Empire State Building (New York) – currently 13,637 images on the Alamy website. The world’s second most visited city’s famous building, stands at 1454ft. Getting a close up just isn’t possible!

London Eye (London) – currently 12,734 images on the Alamy website. A surprisingly high entry on the list, which is dominated by traditional buildings. The London Eye opened in 1999, but already its image is embedded in the London skyline.

Statue of Liberty (New York) – currently 9,573 images on the Alamy website. We can all recall images of this monument standing tall where the East and Hudson rivers converge, with the famous New York skyline as its backdrop.

Great Wall of China (China) – currently 8,907 images on the Alamy website. Given China’s growing strength as a world economy and an increasingly popular tourist destination, are we going to see this creep up the list again next year?

Taj Mahal (India) – currently 8,544 images on the Alamy website. The finest example of Mughal architecture, the Taj Mahal became a World Heritage Site in 1983. We suspect it will follow in the footsteps of the Great Wall of China and become an even more popular building to photograph in the years to come.  India is growing as an accessible destination and the structure of the buildings and composition of the landscape  is a godsend to photographers

Notre Dame Cathedral (Paris) – currently 8,185 images on the Alamy website.

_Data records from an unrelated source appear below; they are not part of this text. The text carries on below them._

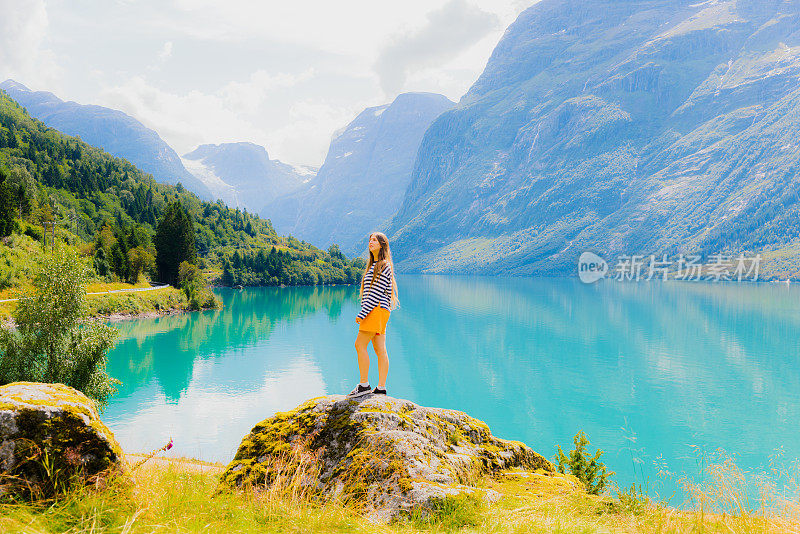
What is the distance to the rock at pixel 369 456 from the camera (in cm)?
577

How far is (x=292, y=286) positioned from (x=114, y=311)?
302 ft

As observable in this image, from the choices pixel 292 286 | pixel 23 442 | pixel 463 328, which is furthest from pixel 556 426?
pixel 292 286

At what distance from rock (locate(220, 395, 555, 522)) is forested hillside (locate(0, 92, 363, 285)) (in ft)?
313

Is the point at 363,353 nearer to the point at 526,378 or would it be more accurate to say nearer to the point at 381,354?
the point at 381,354

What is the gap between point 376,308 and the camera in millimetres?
7699

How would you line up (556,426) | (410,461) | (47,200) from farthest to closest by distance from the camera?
(47,200) < (556,426) < (410,461)

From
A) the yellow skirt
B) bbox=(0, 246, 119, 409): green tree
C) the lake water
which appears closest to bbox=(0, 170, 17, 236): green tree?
the lake water

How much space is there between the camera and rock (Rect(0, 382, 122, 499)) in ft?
17.4

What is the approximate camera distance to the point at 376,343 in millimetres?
7719

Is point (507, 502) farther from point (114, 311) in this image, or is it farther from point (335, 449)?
point (114, 311)

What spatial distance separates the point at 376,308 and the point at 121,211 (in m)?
158

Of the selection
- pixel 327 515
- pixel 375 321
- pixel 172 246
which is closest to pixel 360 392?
pixel 375 321

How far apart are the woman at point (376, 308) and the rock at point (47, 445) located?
3.39 metres

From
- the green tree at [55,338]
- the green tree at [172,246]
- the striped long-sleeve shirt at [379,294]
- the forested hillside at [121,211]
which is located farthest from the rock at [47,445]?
Answer: the green tree at [172,246]
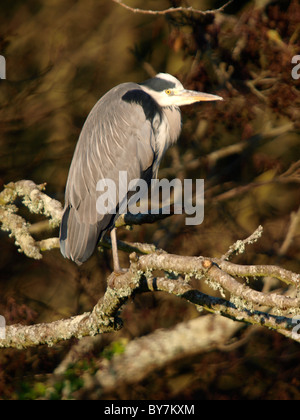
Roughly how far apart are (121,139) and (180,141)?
140cm

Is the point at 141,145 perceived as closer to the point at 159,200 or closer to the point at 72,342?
the point at 159,200

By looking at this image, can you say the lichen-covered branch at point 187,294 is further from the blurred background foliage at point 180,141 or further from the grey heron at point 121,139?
the blurred background foliage at point 180,141

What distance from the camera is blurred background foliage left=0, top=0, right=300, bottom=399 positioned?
4.18m

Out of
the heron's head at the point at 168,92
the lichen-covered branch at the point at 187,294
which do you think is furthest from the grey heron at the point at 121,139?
the lichen-covered branch at the point at 187,294

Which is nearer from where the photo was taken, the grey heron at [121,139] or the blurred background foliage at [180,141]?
the grey heron at [121,139]

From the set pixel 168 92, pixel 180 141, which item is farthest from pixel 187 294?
pixel 180 141

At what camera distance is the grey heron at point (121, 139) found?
3.16 m

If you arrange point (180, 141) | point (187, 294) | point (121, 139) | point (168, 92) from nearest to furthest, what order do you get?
point (187, 294)
point (121, 139)
point (168, 92)
point (180, 141)

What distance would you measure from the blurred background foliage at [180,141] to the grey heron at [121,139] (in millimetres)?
821

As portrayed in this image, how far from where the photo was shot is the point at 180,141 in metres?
4.62

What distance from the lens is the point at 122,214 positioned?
3193 millimetres

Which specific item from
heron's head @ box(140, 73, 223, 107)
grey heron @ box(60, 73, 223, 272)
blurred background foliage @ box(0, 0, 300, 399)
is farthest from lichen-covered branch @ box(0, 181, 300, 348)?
blurred background foliage @ box(0, 0, 300, 399)

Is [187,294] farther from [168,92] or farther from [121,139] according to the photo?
[168,92]

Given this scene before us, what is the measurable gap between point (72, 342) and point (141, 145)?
61.8 inches
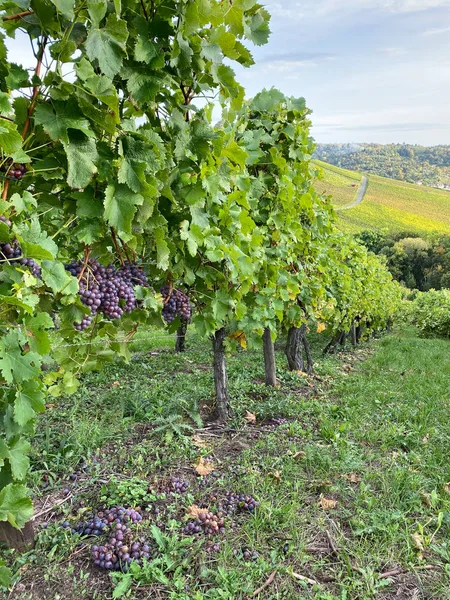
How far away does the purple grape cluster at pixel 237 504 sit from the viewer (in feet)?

Another famous monument of the Paris skyline, and widely considered as one of the finest examples of French Gothic architecture.

Brooklyn Bridge (New York) – currently 7,990 images on the Alamy website. One of the oldest suspension brides in the United States, which was completed in 1883, and spans the East River. However, a surprising entry on this list.

Sydney Opera House (Sydney) – currently 7,848 images on the Alamy website. No image of Australia is complete without a picture of its world-famous opera house, which was conceived and built by a Danish architect in 1973. One would have thought this would appear higher on the list.

Commenting on the top ten most photographed buildings, Alan Capel, Head of Content at Alamy, said: “As you would suspect, many of the buildings listed are predictable, particularly when we look at the world’s most visited cities and tourist destinations. However, there are a number of entries which came as a surprise – The London Eye, for example, is now hot-on-the-heels of Big Ben. Also would your average man in the street be able to name the Brooklyn Bridge, but it’s so popular because almost every image of it has the distinctive New York skyline in the background.

“And, when it comes to monuments you would expect to be most photographed, I was surprised not to see The Pyramids featuring. On reflection, their desert location and the consistent climate of Egypt may provide the answer to this – there are only a certain number of photographs you can take.

“This list clearly indicates that photographers should not be afraid of clichés. They are clichés for a good reason; they are iconic and instantly symbolic of a country or city. When photographers visit a tourist destination, it goes without saying they should take a photo of the most photographed monuments – no matter the time of day, or the weather. Today, people are more widely travelled and more adventurous, travel photography has grown in breadth and diversity to reflect that. Remember, next time you take a shot of the Eiffel Tower, why not take one of the ticket guard at the bottom too, or the person selling souvenirs and ice creams. This will capture the essence of Paris without disregarding the world’s most photographed monument.”

A representative from Lonely Planet Images which supplies Alamy added: “Digital photography and high quality cameras have revolutionised our attitude to taking photographs.  Where once we would send a postcard (with a picture of an iconic building on), now we’re creating our own postcards.

“The world is becoming more accessible and with it more visual, as we share our photographs with the online communities.  You don’t need to leave your house in order to see exotic landscapes, festivals, and insights into other cultures.

“Professional travel photographers have had to step up their game, and now work even harder to get unique imagery.”